Month: November 2005

  • Diaconate Ordination

    Diaconate Ordination

    I know, it’s long past time that I spent some time reflecting on my diaconate ordination, which happened a week ago today. Final exams have kept me from doing so until now, so here goes.

    The picture at left is after the ordination took place. The picture shows Bishop Roger Kaffer (who ordained me), me, Fr. John Regan (my vocation director), and Bishop Stanley Schlarman. This was clearly one of the happiest moments of my life so far. The ordination ceremony itself was really beautiful. The diocese did a great job planning the liturgy, with the music, decorating the pastoral center, and everything else. I was able to pray and enjoy the ceremony, and was so blessed to be able to do that. Bishop Kaffer did a great job, and his homily only had me turn red once or twice!

    I was very blessed by so many family and friends who came to the ordination. In fact, one of the moments where I was choked up the most was processing in, seeing everyone gathered, and then watching the pretty long procession fill the sanctuary.
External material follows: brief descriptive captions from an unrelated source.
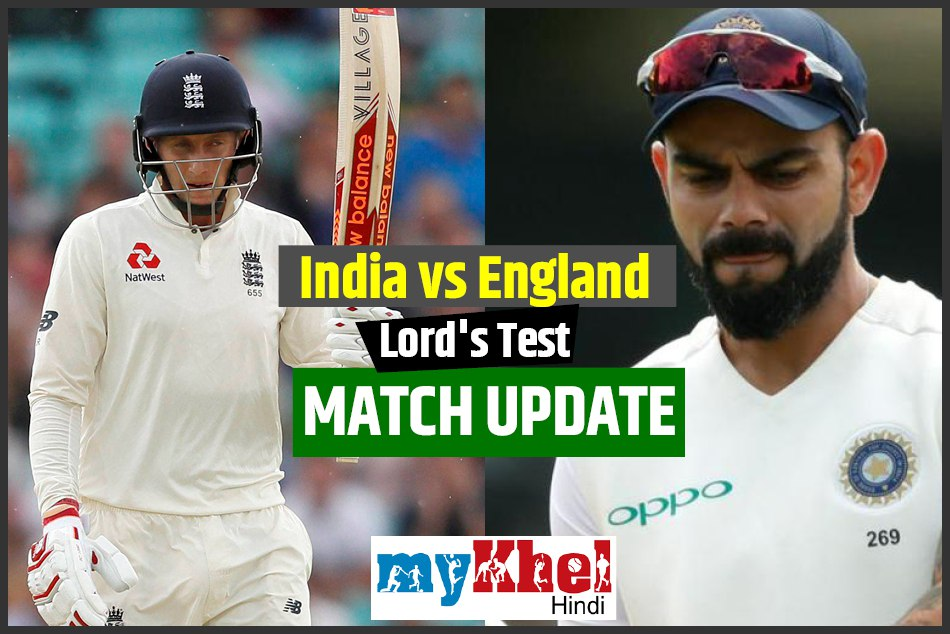 india vs england 2nd test match 3rd day live score lords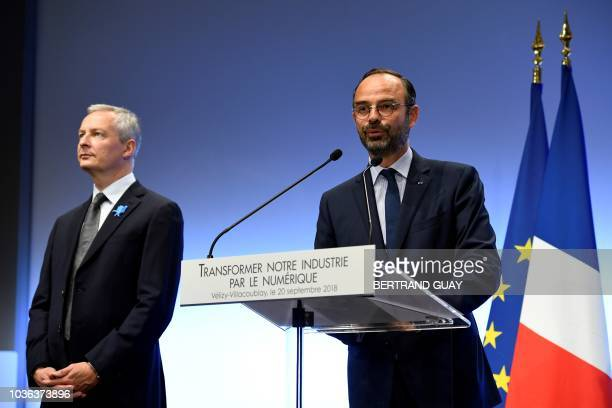 French Prime Minister Edouard Philippe gives a press conference next to le French Economy Minister Bruno Le Maire on the theme 'Digital...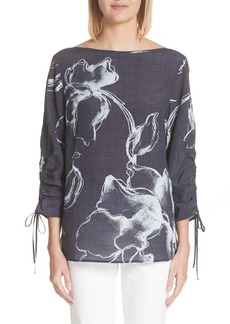 Lafayette 148 New York Georgina Desert Bloom Blouse
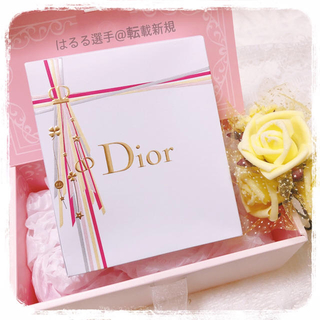 Dior - 【Dior】ギフトボックス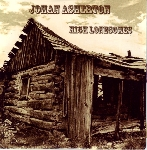 johan asherton - high lonesomes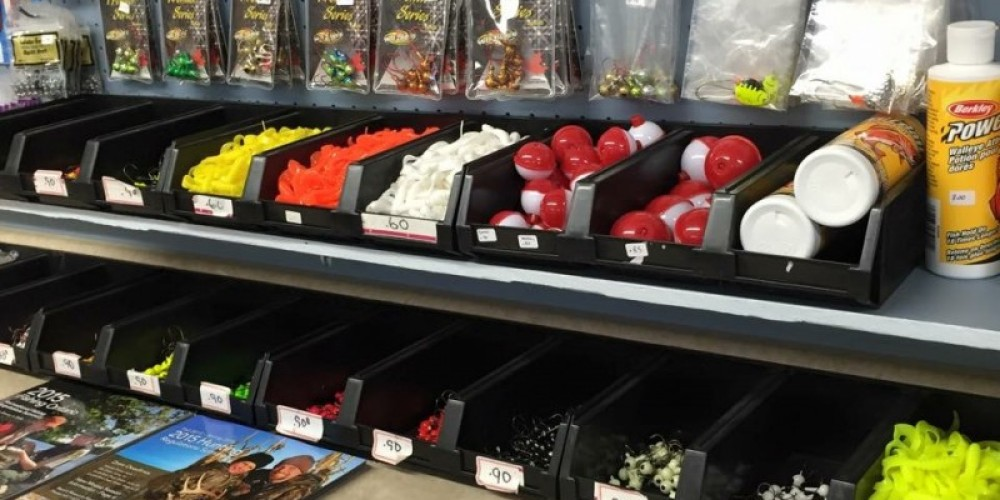 A great selection of tackle – Larry's Baits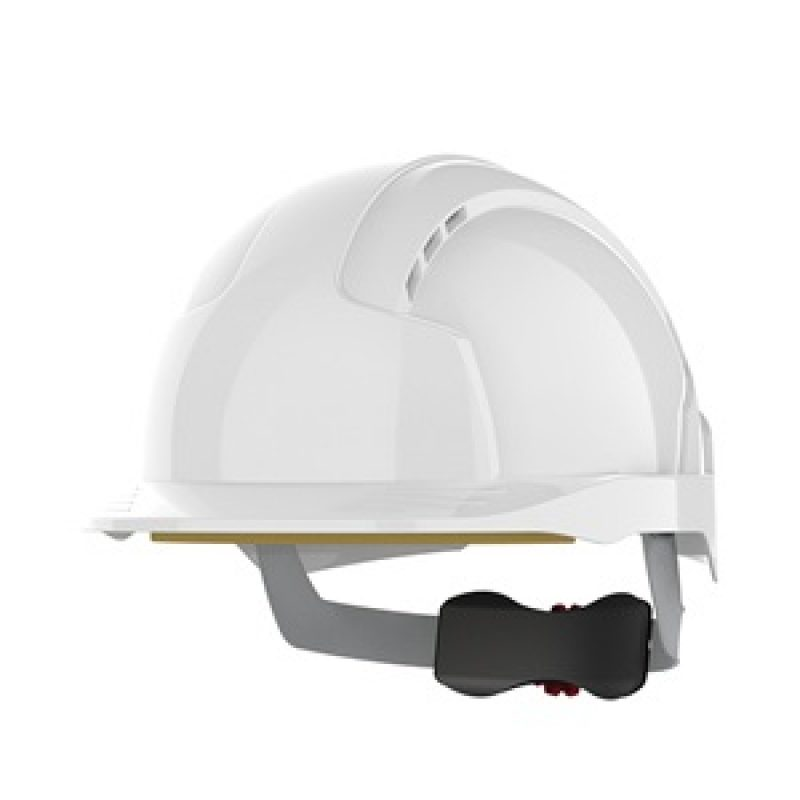 JSP EVOLite Wheel Ratchet White Vented Helmet
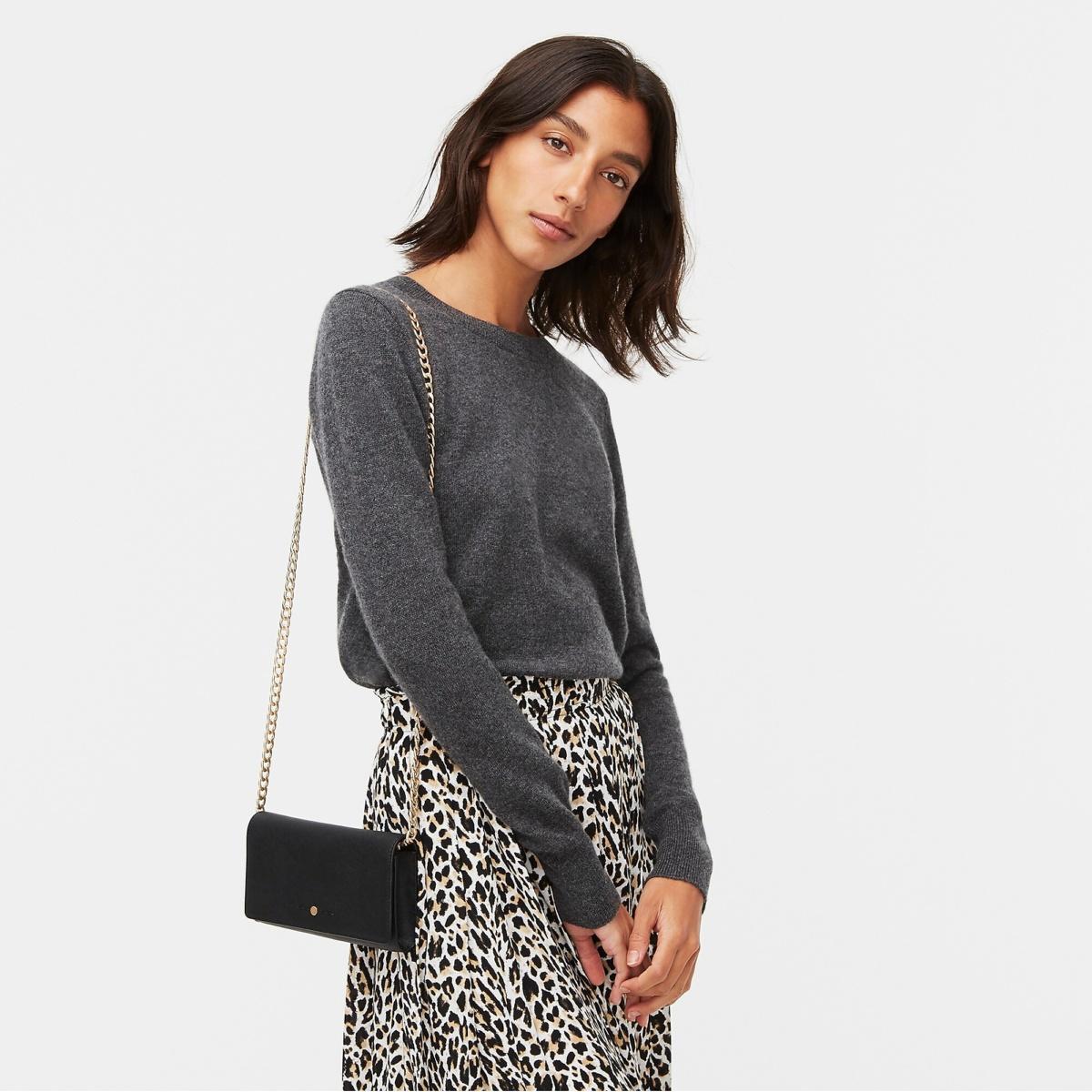 J.Crew everyday cashmere crewneck sweater charcoal heather and leopard print skirt. Details at une femme d'un certain age.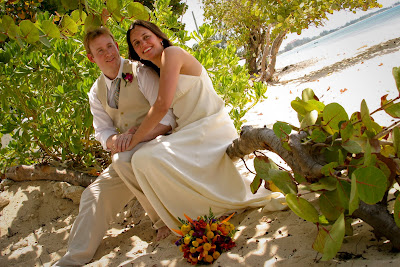 The Stuff Dreams of a Cayman Island Wedding are made of - image 6
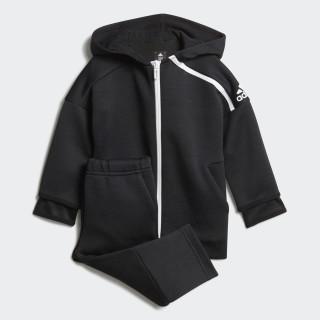 adidas Z.N.E. Mini-Me Track Suit Zne Htr/Black / White DJ1568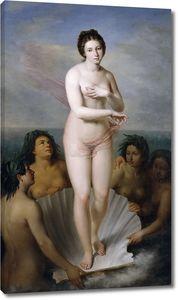 Эскивель и Суарес де Урбина Антонио Мария. Рождение Венеры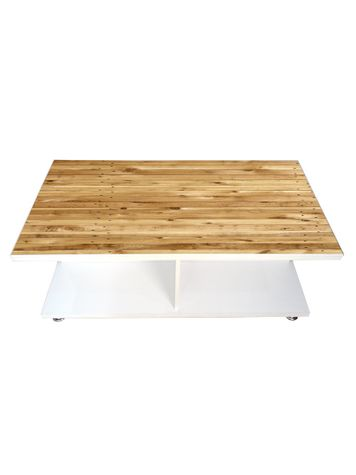 Coffee Table - Wooden Texture (Glossy Finish)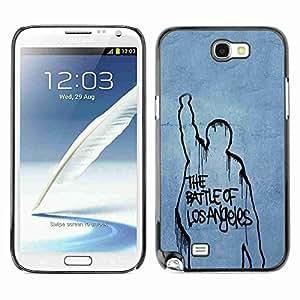 Planetar® ( Battle Of Los Angeles ) Samsung Galaxy Note 2 II / N7100 Fundas Cover Cubre Hard Case Cover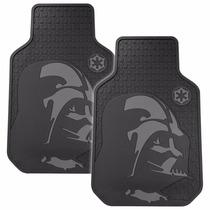 Tapetes Para Coche Star Wars Darth Vader (2)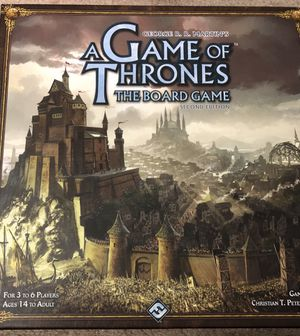 Game of Thrones Board Game for Sale in San Antonio, TX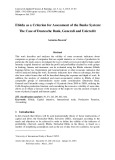 Ebitda as a criterion for assessment of the banks system: The case of Deutesche bank, Generali and Unicredit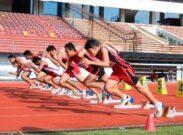 Teknik Lari Jarak Pendek Lengkap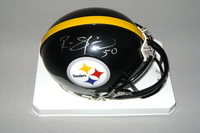 NFL - STEELERS RYAN SHAZIER SIGNED STEELERS MINI HELMET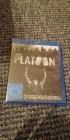 Platoon Uncut Blu-ray NEU&OVP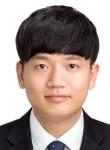 소순혁, 30  , Suwon-si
Many priests, and brother deacons from my class at Mundelein, were there to support and welcome me to the diocesan clergy.

    Fr. Regan, our vocation director, had a very nice dinner at the Fiat house for clergy and my classmates, as well as the seminarians from the diocese and their families. It was nice to be able to relax with everyone for a while before the ordination, although I will say I did not eat anything!

    The Deacon of the Word was my good friend Greg Labus, a deacon from the Diocese of Brownsville, Texas, who has lived across the hall from me ever since pre-theology. Greg really helped me through those last few nerve-wracking hours before the ordination. When we got to the pastoral center, he spent time praying with me before we both got vested.

    The reception was very nice, with lots of food provided by the diocese and my family. Again, I did not eat: this time not so much because I was nervous, but because there were so many people to talk to. My family and I finally got back around 10:30 or so and spent some time talking and I finally had a little snack!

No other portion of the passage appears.